A little less than a year ago, Michael Gordon reported in the New York Times that the Obama administration had failed to negotiate an agreement with the Iraqi government that would have allowed American troops to stay in Iraq. He suggested that administration incompetence was to blame for the failure.
Given the source of the report, we ought to take it seriously.
Some have suggested that the Iraqi government was intransigent and wanted all American troops out of its country, but I find Gordon’s analysis more likely.
Barack Obama rose to prominence as an anti-war candidate. He promised to end the war in Iraq and he did just that. He did not say what would come next, but clearly he, and many Americans, wanted to be finished with Iraq. It is stupefying that the debate revolved around ending the war, not winning the war. The easiest way to end a war is to surrender and go home. In the minds of our enemies, that is what the administration did in Iraq.
Moreover, Gordon’s explanation rings true because President Obama had no experience with executive leadership or complex negotiations before he took office. When you send an amateur out to do a professional’s job, it is likely that he will fail.
How’s that policy working out for Iraq? Today, the New York Times reports the grim news:
Across the country, the sectarianism that almost tore Iraq apart after the American-led invasion in 2003 is surging back. The carnage has grown so bloody, with the highest death toll in five years, that truck drivers insist on working in pairs — one Sunni, one Shiite — because they fear being attacked for their sect. Iraqis are numb to the years of violence, yet always calculating the odds as they move through the routine of the day, commuting to work, shopping for food, wondering if death is around the corner.
The drastic surge in violence — mainly car bombs planted by Al Qaeda’s Iraq affiliate against the Shiite majority, and the security sweeps in majority-Sunni neighborhoods that follow — has lent a new sense of Balkanization to this city. Security forces have increasingly restricted the movements of Iraqis in and out of Sunni areas, relying on the neighborhoods listed on residence cards as an indicator of a sect. Sunnis also fear reprisals from reconstituted Shiite militias, groups once responsible for some of the worst of the sectarian carnage that gripped Iraq just a few years ago.
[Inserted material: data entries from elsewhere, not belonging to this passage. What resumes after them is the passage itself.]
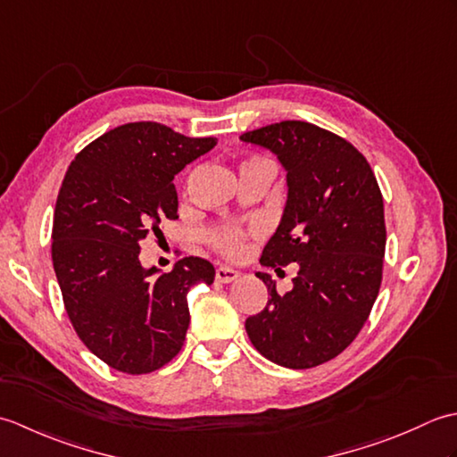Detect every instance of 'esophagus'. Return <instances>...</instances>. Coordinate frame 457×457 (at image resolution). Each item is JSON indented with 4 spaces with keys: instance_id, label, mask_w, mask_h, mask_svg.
I'll return each instance as SVG.
<instances>
[{
    "instance_id": "34e87169",
    "label": "esophagus",
    "mask_w": 457,
    "mask_h": 457,
    "mask_svg": "<svg viewBox=\"0 0 457 457\" xmlns=\"http://www.w3.org/2000/svg\"><path fill=\"white\" fill-rule=\"evenodd\" d=\"M237 277H239L237 270L229 269V267H218L216 269V280H218V283L228 285V283H231V280H236Z\"/></svg>"
}]
</instances>
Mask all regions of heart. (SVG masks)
<instances>
[{
    "instance_id": "heart-1",
    "label": "heart",
    "mask_w": 457,
    "mask_h": 457,
    "mask_svg": "<svg viewBox=\"0 0 457 457\" xmlns=\"http://www.w3.org/2000/svg\"><path fill=\"white\" fill-rule=\"evenodd\" d=\"M247 236L249 231L245 228L237 226V223H223V226L213 228L210 231L208 241L218 253L236 257L241 253V249H244Z\"/></svg>"
}]
</instances>
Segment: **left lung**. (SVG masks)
I'll return each mask as SVG.
<instances>
[{
  "label": "left lung",
  "mask_w": 457,
  "mask_h": 457,
  "mask_svg": "<svg viewBox=\"0 0 457 457\" xmlns=\"http://www.w3.org/2000/svg\"><path fill=\"white\" fill-rule=\"evenodd\" d=\"M241 141L273 151L287 169L288 200L261 265L298 263L293 290L245 320L257 352L288 369L339 355L367 322L381 288L386 244L383 194L367 159L339 135L308 121H280Z\"/></svg>",
  "instance_id": "8db88e82"
}]
</instances>
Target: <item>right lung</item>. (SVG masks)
Here are the masks:
<instances>
[{"mask_svg":"<svg viewBox=\"0 0 457 457\" xmlns=\"http://www.w3.org/2000/svg\"><path fill=\"white\" fill-rule=\"evenodd\" d=\"M216 143L162 123H125L86 145L64 174L53 267L76 334L115 371L167 365L187 337L190 287L213 283V265L200 257L154 277L157 269L141 267L139 244L164 220H179L174 174Z\"/></svg>","mask_w":457,"mask_h":457,"instance_id":"add662e5","label":"right lung"}]
</instances>
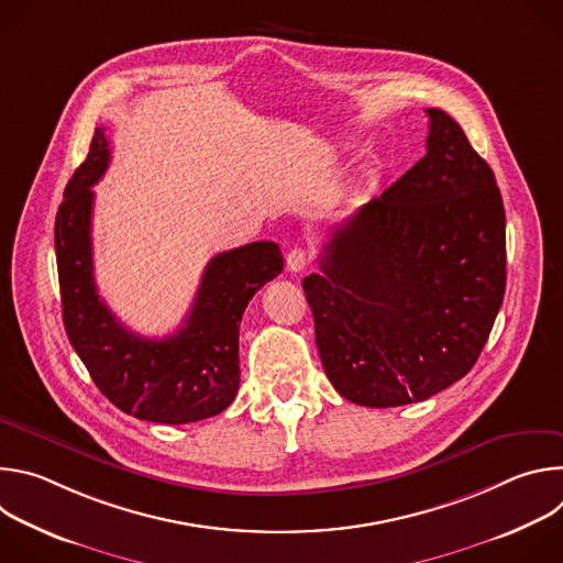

Even for the hardened residents of the capital, long accustomed to the intrusion of violence into everyday life, the latest upswing in attacks has been disorienting, altering life and routines in a manner that has cast a pall of fear over this city.
Now, apparently, the Iraqi government is asking for some American troops to return to help stem the violence. Some have seen this request as a sign that the Iraqis have had a change of heart and that there was nothing Obama could have done to conclude a satisfactory status of forces agreement.
Surely, many people in Iraq, and many officials in the Obama administration believe that the real problem in the Middle East is Western colonialism. By their lights, if Westerners withdraw from the region—beginning with Israel—all will be well.
Perhaps, the Iraqi government has seen the light. One knows that the Obama administration will never agree to send American troops back into Iraq. In that he will have the support of most Americans.